MATHEUS DOS SANTOS
FOLHAPRESS
O dólar terminou o dia valendo R$ 5,1754, uma queda de 0,99%, marcando o menor valor desde maio de 2024, após a decisão da Suprema Corte dos EUA que anulou tarifas globais impostas por Donald Trump.
Ao longo do dia, o dólar perdeu valor devido à divulgação de dados econômicos americanos mistos — com o PIB crescendo menos que o esperado e a inflação mais alta. A queda se intensificou após a decisão da corte, beneficiando moedas de mercados emergentes, como o real, e impulsionando a Bolsa de Valores brasileira.
Essa foi a primeira vez em quase 21 meses que o dólar atingiu esse nível baixo, chegando até R$ 5,173. A Bolsa fechou acima dos 190 mil pontos pela primeira vez, com alta de 1,06%, atingindo 190.534 pontos, e até chegou a marcar 190.726 pontos durante o pregão.

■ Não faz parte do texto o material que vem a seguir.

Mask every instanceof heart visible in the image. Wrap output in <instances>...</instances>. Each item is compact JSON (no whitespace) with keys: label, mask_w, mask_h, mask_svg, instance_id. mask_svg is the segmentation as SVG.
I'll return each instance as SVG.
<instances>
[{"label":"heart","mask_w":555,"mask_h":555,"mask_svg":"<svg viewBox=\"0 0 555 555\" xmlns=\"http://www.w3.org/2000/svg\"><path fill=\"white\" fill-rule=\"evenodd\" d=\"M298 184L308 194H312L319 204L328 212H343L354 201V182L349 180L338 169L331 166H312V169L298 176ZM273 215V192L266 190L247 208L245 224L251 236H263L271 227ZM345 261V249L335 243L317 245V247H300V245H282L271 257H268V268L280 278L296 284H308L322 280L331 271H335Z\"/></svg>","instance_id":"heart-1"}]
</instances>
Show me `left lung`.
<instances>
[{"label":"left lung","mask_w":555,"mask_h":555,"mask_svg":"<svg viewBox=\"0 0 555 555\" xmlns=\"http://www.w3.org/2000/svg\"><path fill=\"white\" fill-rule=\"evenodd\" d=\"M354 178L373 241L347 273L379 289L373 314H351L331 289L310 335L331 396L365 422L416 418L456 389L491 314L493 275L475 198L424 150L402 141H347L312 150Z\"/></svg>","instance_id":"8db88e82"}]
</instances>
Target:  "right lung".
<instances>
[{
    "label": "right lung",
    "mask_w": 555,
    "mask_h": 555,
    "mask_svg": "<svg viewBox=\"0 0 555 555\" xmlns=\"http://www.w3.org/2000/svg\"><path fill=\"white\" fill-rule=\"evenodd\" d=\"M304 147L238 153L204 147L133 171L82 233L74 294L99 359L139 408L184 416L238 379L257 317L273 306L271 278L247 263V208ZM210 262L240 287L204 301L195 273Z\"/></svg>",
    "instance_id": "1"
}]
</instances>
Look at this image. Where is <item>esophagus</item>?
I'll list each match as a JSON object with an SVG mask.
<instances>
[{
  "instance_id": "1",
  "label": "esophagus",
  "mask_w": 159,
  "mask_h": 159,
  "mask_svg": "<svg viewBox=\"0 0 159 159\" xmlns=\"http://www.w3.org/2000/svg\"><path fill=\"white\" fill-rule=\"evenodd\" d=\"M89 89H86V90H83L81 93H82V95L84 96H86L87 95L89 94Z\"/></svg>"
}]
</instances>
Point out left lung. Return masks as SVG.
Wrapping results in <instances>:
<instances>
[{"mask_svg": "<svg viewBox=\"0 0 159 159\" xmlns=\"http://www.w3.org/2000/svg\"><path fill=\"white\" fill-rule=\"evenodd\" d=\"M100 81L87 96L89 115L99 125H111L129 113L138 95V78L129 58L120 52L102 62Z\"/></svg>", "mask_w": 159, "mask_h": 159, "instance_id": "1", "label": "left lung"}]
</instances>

Na semana, o dólar caiu 1,03%, enquanto a Bolsa subiu 2,18%. No acumulado do ano, a moeda americana recua 5,69% e o Ibovespa avança 18,25%.
No início da tarde, a Suprema Corte dos EUA decidiu, por seis votos a três, que as tarifas impostas por Trump a vários países são ilegais. O presidente usou a lei IEEPA para aplicar essas sobretaxas sem aprovação do Congresso, mas os juízes entenderam que essa lei, criada para situações de emergência, não dá esse poder ao presidente.
Essa decisão representa um golpe político e econômico para as iniciativas do governo Trump, podendo levar os EUA a devolver mais de US$ 175 bilhões em arrecadação tarifária, conforme economistas consultados pela Reuters.
Nos mercados internacionais, os índices Dow Jones, S&P 500 e Nasdaq também fecharam em alta, assim como o índice europeu STOXX 600.
Paula Zogbi, estrategista-chefe da Nomad, afirmou que a decisão trouxe menos incerteza jurídica e reduziu custos para as empresas, o que pode melhorar a produtividade.
Otávio Araújo, consultor sênior da ZERO Markets Brasil, disse que a decisão favorece moedas locais e ativos de risco, melhorando o apetite global por commodities.
Além disso, dados econômicos dos EUA mostraram que o PIB cresceu 1,4% no último trimestre, abaixo da previsão de 3,0%, e a inflação subiu mais do que o esperado em dezembro, o que também colaborou para a queda do dólar.
Rodrigo Marcatti, economista e CEO da Veedha Investimentos, comentou que o crescimento menor do PIB reforça o enfraquecimento da economia americana, ajudando na valorização de moedas de países emergentes.
Ricardo Trevisan, CEO da Gravus Capital, destacou que a combinação da retirada das tarifas e dos dados divulga dos é positiva para os mercados emergentes.
No Brasil, o destaque foi para leilões do Banco Central, que venderam US$ 2 bilhões com compromisso de recompra, buscando manter a oferta de dólares e controlar a cotação da moeda.
O mercado brasileiro continua atraindo investidores estrangeiros devido à diversificação de carteiras globalmente e à alta taxa de juros local, que está em 15%, a maior em quase 20 anos, beneficiando operações de carry trade.
André Valério, economista sênior do Inter, destacou que o real deve manter sua valorização devido à alta dos juros e à entrada constante de capital estrangeiro, apesar dos riscos domésticos relacionados a questões fiscais e eleitorais.